= Franco Agnesi =

Italian catholic bishop

Franco Maria Giuseppe Agnesi (Milan, 4 December 1950) is an Italian Catholic bishop, Auxiliary Bishop of Milan since 24 May 2014.

== Biography ==
He was born in Milan on 4 December 1950. He grew up in Legnano, in the parish of San Domenico.

=== Priestly formation and ministry ===
He completed his studies in the Archbishop's Seminary of Milan.

On 8 June 1974 he was ordained a priest in the cathedral of Milan by Cardinal Giovanni Colombo.

After ordination he was appointed vice-rector of the theological seminary of Saronno, a position he held until 1980, when he became diocesan assistant of the youth sector of Azione Cattolica. Since 1989 he has been the general diocesan assistant of the same lay association and head of the diocesan youth pastoral office.

In 1995 he was appointed by Cardinal Carlo Maria Martini as pro-vicar general of the archdiocese and moderator curiæ of the archbishopric Curia of Milan.

On 15 July of the same year he received the honorary title of prelate of honor of His Holiness from Pope John Paul II. From 1994 to 1995 he was also director of the Milanese Oratori Foundation (FOM), of which he became president in 1995, a position he held until 2002.

From 1995 to 2003 he also covered the significant role of president of Caritas Ambrosiana. In 2003 he became parish priest of San Giovanni Battista in Cesano Boscone and in 2005 he assumed the position of dean of the deanery of Cesano Boscone.

In 2008 he was appointed provost of San Giovanni Battista in Busto Arsizio and in 2009 he became dean of the deanery of Busto Arsizio.

On 5 April 2012, during the Chrism Mass, Cardinal Angelo Scola announced his appointment as episcopal vicar for the pastoral area II of Varese, the largest in the entire diocese: the appointment became effective on the following 29 June.

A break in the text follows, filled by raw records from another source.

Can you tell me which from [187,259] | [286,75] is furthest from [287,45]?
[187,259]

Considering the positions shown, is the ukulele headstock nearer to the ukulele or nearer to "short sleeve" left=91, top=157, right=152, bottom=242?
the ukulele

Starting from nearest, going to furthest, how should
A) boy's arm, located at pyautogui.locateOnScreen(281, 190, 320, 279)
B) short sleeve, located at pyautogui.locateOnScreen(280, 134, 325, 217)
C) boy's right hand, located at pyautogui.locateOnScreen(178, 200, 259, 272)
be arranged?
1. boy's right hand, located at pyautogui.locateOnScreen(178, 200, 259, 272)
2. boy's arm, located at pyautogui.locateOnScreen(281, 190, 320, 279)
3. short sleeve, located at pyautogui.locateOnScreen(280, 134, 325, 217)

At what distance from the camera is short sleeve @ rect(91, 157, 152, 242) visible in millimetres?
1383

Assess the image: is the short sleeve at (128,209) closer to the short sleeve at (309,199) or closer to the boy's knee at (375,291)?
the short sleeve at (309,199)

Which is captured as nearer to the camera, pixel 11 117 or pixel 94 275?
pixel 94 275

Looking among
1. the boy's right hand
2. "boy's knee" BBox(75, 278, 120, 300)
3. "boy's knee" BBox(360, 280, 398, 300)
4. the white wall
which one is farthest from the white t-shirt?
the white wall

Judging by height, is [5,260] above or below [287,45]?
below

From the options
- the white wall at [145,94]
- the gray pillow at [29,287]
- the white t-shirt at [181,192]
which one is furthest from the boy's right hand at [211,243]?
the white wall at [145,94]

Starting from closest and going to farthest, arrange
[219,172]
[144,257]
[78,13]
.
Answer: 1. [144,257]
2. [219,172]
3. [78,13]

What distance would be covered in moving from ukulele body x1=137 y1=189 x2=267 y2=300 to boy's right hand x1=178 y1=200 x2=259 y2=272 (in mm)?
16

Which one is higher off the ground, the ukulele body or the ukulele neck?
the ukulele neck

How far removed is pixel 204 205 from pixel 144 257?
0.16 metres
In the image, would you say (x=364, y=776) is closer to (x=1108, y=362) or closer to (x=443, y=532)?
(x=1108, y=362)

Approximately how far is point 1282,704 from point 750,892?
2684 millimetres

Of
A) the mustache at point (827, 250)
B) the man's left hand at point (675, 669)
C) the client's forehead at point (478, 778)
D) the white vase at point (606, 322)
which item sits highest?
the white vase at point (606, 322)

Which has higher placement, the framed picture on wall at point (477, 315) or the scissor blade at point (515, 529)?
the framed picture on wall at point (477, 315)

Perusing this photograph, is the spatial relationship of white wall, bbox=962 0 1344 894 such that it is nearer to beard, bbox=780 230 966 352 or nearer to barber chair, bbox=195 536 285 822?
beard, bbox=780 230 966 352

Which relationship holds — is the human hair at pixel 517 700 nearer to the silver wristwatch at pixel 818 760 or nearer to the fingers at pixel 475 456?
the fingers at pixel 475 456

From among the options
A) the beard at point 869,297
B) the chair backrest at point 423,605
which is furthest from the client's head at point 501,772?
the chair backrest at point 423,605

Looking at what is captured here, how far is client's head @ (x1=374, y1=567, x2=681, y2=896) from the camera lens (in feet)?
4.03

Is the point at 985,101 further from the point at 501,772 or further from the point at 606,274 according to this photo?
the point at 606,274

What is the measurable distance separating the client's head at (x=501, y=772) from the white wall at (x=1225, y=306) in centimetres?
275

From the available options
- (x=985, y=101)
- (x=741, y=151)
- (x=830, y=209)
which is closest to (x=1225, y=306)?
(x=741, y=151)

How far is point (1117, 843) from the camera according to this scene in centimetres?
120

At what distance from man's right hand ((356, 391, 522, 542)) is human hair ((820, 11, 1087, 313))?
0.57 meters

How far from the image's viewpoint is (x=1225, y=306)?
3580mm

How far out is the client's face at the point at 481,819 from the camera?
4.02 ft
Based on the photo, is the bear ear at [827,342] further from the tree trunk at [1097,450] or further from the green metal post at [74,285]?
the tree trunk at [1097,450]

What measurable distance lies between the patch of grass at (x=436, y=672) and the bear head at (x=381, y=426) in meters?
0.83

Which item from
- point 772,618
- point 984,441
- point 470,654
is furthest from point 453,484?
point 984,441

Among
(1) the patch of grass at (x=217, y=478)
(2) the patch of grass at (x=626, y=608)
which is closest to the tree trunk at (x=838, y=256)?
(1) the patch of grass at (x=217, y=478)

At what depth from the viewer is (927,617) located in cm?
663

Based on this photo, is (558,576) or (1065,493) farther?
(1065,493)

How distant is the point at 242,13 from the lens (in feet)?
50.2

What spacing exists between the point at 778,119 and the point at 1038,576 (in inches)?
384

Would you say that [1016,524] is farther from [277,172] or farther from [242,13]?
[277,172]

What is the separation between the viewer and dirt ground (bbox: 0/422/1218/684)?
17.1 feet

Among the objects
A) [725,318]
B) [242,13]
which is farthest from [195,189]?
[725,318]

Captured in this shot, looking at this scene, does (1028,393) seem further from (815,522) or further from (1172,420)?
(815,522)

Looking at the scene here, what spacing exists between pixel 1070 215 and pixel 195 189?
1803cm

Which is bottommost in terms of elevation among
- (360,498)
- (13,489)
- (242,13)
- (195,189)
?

=== Episcopal ministry ===
On 24 May 2014 Pope Francis appointed him auxiliary bishop of Milan and titular bishop of Dusa. The following 28 June, he received episcopal ordination in the cathedral of Milan with the bishops Pierantonio Tremolada and Paolo Martinelli, from cardinal Angelo Scola, co-consecrating cardinal Dionigi Tettamanzi and bishop Mario Delpini (later archbishop).

In the afternoon of the same day he presided over his first mass as bishop in the sanctuary of the Sacro Monte di Varese. He is also the first original bishop of the city of Legnano.

He holds the position of delegate of the Lombard Episcopal Conference for the pastoral care of migrants and is a member of the Episcopal Commission for migration within the Italian Episcopal Conference.

On 29 March 2018, during the Chrism Mass, Archbishop Mario Delpini announced his appointment as vicar general of the archdiocese, effective from the following 29 June; he succeeds the same mons. Delpini.